* Aim of the exercise *
According to the text on the Kurdistan Region elections, which two parties rule the region?

Iraq’s Kurdistan Region will hold elections for its devolved parliament for the first time since 2018, on Oct. 20. The polls are more than two years late and come at a time of major economic and political challenges for the semi-autonomous zone.

Those voters sitting in Saholaka and across the Kurdistan Region are worried whether they will get paid at their public sector jobs or whether they will have jobs at all. They are angry about rampant corruption and exhausted by constant power cuts and bad roads. They are suspicious about the intentions of Baghdad, Tehran, and Ankara and afraid that the war in Gaza and Lebanon will spread. All their politicians seem to do is attack each other, with the campaign only deepening that acrimony. Nevertheless, they feel that the election’s outcome will have a major effect on the Kurdistan Region’s future.

With just days left before the vote, there are several important dynamics to watch. First, what is the current relationship between the two ruling parties: the Kurdistan Democratic Party (KDP) and the Patriotic Union of Kurdistan (PUK)? Second, what is the state of the political opposition? Third, what are the expected results?

* Supplied information *
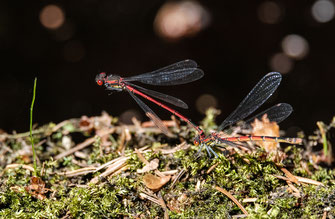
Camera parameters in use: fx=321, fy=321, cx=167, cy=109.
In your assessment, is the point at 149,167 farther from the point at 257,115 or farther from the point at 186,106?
the point at 257,115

* The answer *
The Kurdistan Democratic Party (KDP) and the Patriotic Union of Kurdistan (PUK).